As if the deadly scourge of the coronavirus pandemic and the economic collapse that threw millions of Americans out of work weren’t enough, the nation now faces a looming housing crisis unprecedented in generations.

Their jobs and incomes lost, renters from coast to coast will soon face eviction from their homes.

“I’ve never seen this many people poised to lose their housing in a such a short period of time,” Bill Faith of the Coalition on Homelessness and Housing in Ohio told the Associated Press this week. “This is a huge disaster that is beginning to unfold.”

“Huge” is putting it mildly, says the Washington Post, citing housing experts who say 20-30 million Americans could be affected, left “unable to pay their rent or mortgage due to the coronavirus’s economic blow” and unable to find safe ways to shelter their families from the virus.

Republicans and Democrats in Congress are squabbling over how to avert this crisis seem to be going nowhere. But few are speaking out as forcefully as Sen. Kamala Harris (D-CA).

“Few things are more essential during this crisis than housing, especially when health officials stress the importance of social distancing at home and frequently washing your hands to prevent the spread of Covid-19,” writes Harris on the social-journalism website Medium.

“Yet tens of millions of Americans now face eviction after Donald Trump and Senate Republicans allowed the national moratorium protecting people in federally-assisted housing from evictions to expire … and landlords can resume evictions in just a few weeks.”

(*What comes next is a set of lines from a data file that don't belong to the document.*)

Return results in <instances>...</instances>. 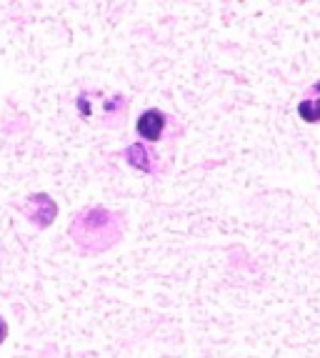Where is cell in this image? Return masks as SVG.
<instances>
[{"instance_id":"obj_3","label":"cell","mask_w":320,"mask_h":358,"mask_svg":"<svg viewBox=\"0 0 320 358\" xmlns=\"http://www.w3.org/2000/svg\"><path fill=\"white\" fill-rule=\"evenodd\" d=\"M125 158H128V163H131L136 171L150 173V161H148V150H145V145H140V143L131 145V148L125 150Z\"/></svg>"},{"instance_id":"obj_2","label":"cell","mask_w":320,"mask_h":358,"mask_svg":"<svg viewBox=\"0 0 320 358\" xmlns=\"http://www.w3.org/2000/svg\"><path fill=\"white\" fill-rule=\"evenodd\" d=\"M298 115L305 123H320V83L310 88V96L298 103Z\"/></svg>"},{"instance_id":"obj_1","label":"cell","mask_w":320,"mask_h":358,"mask_svg":"<svg viewBox=\"0 0 320 358\" xmlns=\"http://www.w3.org/2000/svg\"><path fill=\"white\" fill-rule=\"evenodd\" d=\"M136 128L140 133V138H145V141H160V136L166 131V115L160 113L158 108H150V110H145L138 118Z\"/></svg>"},{"instance_id":"obj_4","label":"cell","mask_w":320,"mask_h":358,"mask_svg":"<svg viewBox=\"0 0 320 358\" xmlns=\"http://www.w3.org/2000/svg\"><path fill=\"white\" fill-rule=\"evenodd\" d=\"M6 336H8V323L3 321V318H0V343L6 341Z\"/></svg>"}]
</instances>
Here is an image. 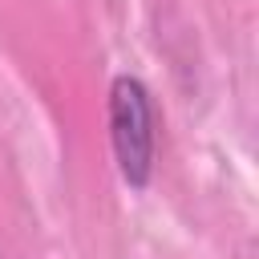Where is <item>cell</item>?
Returning <instances> with one entry per match:
<instances>
[{
  "instance_id": "obj_1",
  "label": "cell",
  "mask_w": 259,
  "mask_h": 259,
  "mask_svg": "<svg viewBox=\"0 0 259 259\" xmlns=\"http://www.w3.org/2000/svg\"><path fill=\"white\" fill-rule=\"evenodd\" d=\"M109 142H113V158L117 170L130 186H146L154 174V150H158V134H154V101L142 77H113L109 85Z\"/></svg>"
}]
</instances>
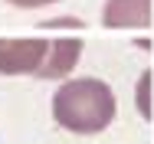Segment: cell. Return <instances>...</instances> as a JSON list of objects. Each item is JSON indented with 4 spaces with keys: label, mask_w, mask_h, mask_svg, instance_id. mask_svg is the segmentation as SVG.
I'll use <instances>...</instances> for the list:
<instances>
[{
    "label": "cell",
    "mask_w": 154,
    "mask_h": 144,
    "mask_svg": "<svg viewBox=\"0 0 154 144\" xmlns=\"http://www.w3.org/2000/svg\"><path fill=\"white\" fill-rule=\"evenodd\" d=\"M82 56L79 39H0V72L3 75H39L59 79Z\"/></svg>",
    "instance_id": "cell-2"
},
{
    "label": "cell",
    "mask_w": 154,
    "mask_h": 144,
    "mask_svg": "<svg viewBox=\"0 0 154 144\" xmlns=\"http://www.w3.org/2000/svg\"><path fill=\"white\" fill-rule=\"evenodd\" d=\"M79 26H82V23H79V20H69V17H62V20H46V23H43L46 33H49V29H79Z\"/></svg>",
    "instance_id": "cell-5"
},
{
    "label": "cell",
    "mask_w": 154,
    "mask_h": 144,
    "mask_svg": "<svg viewBox=\"0 0 154 144\" xmlns=\"http://www.w3.org/2000/svg\"><path fill=\"white\" fill-rule=\"evenodd\" d=\"M138 112L141 118H151V72H141L138 79Z\"/></svg>",
    "instance_id": "cell-4"
},
{
    "label": "cell",
    "mask_w": 154,
    "mask_h": 144,
    "mask_svg": "<svg viewBox=\"0 0 154 144\" xmlns=\"http://www.w3.org/2000/svg\"><path fill=\"white\" fill-rule=\"evenodd\" d=\"M102 23L112 29H134L151 23V0H108L102 10Z\"/></svg>",
    "instance_id": "cell-3"
},
{
    "label": "cell",
    "mask_w": 154,
    "mask_h": 144,
    "mask_svg": "<svg viewBox=\"0 0 154 144\" xmlns=\"http://www.w3.org/2000/svg\"><path fill=\"white\" fill-rule=\"evenodd\" d=\"M56 124L75 134H98L115 118V92L102 79H72L53 95Z\"/></svg>",
    "instance_id": "cell-1"
},
{
    "label": "cell",
    "mask_w": 154,
    "mask_h": 144,
    "mask_svg": "<svg viewBox=\"0 0 154 144\" xmlns=\"http://www.w3.org/2000/svg\"><path fill=\"white\" fill-rule=\"evenodd\" d=\"M7 3H13V7H26V10H33V7H46V3H56V0H7Z\"/></svg>",
    "instance_id": "cell-6"
}]
</instances>
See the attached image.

In a tweet, Harris announced Thursday she is introducing the RELIEF (Rent Emergencies Leave Impacts on Evicted Families) Act, which she says will “help stop evictions and keep people housed during this crisis.”

If it becomes law — and that’s a significant “if” — the RELIEF Act would “help stop evictions and foreclosures for one year and halt utility shutoffs,” Harris writes.

According to the Census Bureau’s Household Pulse Survey, released last week, more than a quarter of American adults 18 or older say they “weren’t able to make last month’s rent or mortgage payment or had little or no confidence they could pay next month’s,” the AP says.

“Nationally, the figure was 26.5% … with numbers in Louisiana, Oklahoma, Nevada, Alabama, Florida, Mississippi, New York, Tennessee and Texas reaching 30% or higher,” the news agency says.

As Graham Bowman, staff attorney with the Ohio Poverty Law Center, put it:

The scale of this problem is enormous so it needs a federal response.”

But so far, no such response is on the horizon.